I have time series data per category and I want to cluster them. To get the optimal number of clusters, I have to calculate the sum of squared distances of each data point from its centroid. Since this takes time, I want to parallelized it using Pandas UDF using the number of clusters K. However, it is not being parallelized. The data has more than 200k categories. It is not skewed and also I tested with repartitioning it though it did not make any change. I checked the Spark UI and it shows one stage with only task running forever. I have used Pandas UDF for parallelization multiple times before and it was working fine. I am not sure what is happening now. Can the issue be with the TimeSeriesKMeans
function? I would appreciate any suggestions. Here repartition has been suggested. However, in my case, (1) the data size is not small (2) the default number of partitions is more than 30 but still I increased it using repartition, but did not bring any improvement.
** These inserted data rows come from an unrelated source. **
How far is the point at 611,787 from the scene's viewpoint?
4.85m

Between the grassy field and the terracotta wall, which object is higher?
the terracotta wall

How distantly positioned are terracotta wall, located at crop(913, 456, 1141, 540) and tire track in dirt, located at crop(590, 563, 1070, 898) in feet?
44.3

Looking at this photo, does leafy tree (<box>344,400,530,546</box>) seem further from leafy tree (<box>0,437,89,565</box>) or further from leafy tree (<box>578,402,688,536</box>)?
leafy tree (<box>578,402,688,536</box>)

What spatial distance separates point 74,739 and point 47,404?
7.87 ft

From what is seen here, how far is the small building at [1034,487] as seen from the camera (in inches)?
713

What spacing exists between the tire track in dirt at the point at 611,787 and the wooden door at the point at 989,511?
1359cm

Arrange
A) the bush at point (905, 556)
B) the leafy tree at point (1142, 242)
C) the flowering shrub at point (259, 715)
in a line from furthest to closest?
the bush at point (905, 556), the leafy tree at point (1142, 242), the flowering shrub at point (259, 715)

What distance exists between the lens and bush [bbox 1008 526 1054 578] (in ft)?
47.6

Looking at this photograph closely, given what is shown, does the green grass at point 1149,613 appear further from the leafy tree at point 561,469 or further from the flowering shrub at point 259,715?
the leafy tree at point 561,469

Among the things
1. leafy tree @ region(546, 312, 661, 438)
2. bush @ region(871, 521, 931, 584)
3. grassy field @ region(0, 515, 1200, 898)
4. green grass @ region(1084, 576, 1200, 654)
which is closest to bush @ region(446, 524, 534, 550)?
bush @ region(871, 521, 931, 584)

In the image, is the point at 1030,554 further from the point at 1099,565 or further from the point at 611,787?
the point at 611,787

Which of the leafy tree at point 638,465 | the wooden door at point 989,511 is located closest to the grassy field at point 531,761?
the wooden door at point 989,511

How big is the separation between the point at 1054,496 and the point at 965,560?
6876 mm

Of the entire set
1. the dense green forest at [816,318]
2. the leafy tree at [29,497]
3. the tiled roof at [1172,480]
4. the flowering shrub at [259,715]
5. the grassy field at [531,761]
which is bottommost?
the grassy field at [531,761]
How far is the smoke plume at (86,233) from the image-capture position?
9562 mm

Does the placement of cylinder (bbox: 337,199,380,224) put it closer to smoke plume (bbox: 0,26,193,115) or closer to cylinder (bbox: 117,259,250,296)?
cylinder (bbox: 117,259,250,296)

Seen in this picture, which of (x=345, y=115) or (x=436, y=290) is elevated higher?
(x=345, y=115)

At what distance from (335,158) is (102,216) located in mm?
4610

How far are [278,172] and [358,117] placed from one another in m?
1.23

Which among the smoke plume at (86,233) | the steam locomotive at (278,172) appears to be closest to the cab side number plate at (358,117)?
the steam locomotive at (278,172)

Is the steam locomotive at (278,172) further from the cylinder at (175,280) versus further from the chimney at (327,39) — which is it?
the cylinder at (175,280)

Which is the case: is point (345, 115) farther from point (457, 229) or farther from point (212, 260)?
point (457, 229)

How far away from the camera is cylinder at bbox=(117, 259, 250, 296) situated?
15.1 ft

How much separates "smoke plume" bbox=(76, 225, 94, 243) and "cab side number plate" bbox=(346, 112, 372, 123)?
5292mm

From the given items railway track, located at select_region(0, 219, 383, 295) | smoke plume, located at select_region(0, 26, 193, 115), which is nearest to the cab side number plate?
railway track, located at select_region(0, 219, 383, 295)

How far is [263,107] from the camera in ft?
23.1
As shown in the screenshot below, it is using only 2 worker nodes out of a maximum of 45.
# Read data
stream = spark.read.format('delta').load('/mnt/datadrop-test/fw_fish/stream_bronze/clustering/cvr_cpa_clicks_4hourly_smoothed')
# Create an array per category
stream_array = stream.groupBy(['advertiser_id', 'campaign_name', 'keyword_text', 'keyword_id'])\
.agg(F.collect_list('cvr_cpa_clicks').alias('cvr_cpa_clicks'))
# create a dataframe with the number of clusters to try
# these are the possible values of K
n_clusters = spark.range(5, 500, 5).withColumnRenamed("id","n_cluster")
# cross join them
cross_joined1 = stream_array.crossJoin(F.broadcast(n_clusters)).repartition('n_cluster')
def get_sum_of_squared_distances(df):
k = df.n_cluster.values[0]
df_array = df.cvr_cpa_clicks.values
nrows = df_array.shape[0]
df_array = np.concatenate(df_array).reshape(nrows, -1)
km = TimeSeriesKMeans(n_clusters = k,
max_iter = 500,
n_init = 50,
metric = "euclidean",
n_jobs = -1,
verbose = False,
max_iter_barycenter = 500,
random_state = 0,
init = 'k-means++')
km = km.fit(df_array)
result_df = pd.DataFrame({'n_clusters': [k], 'sum_of_squared_distances': [km.inertia_]})
return result_df
# Get the sum of squared distances for each k(number of clusters)
sum_of_squared_distances = cross_joined1.groupBy('n_cluster').applyInPandas(get_sum_of_squared_distances, schema = "n_clusters long, sum_of_squared_distances double")
display(sum_of_squared_distances)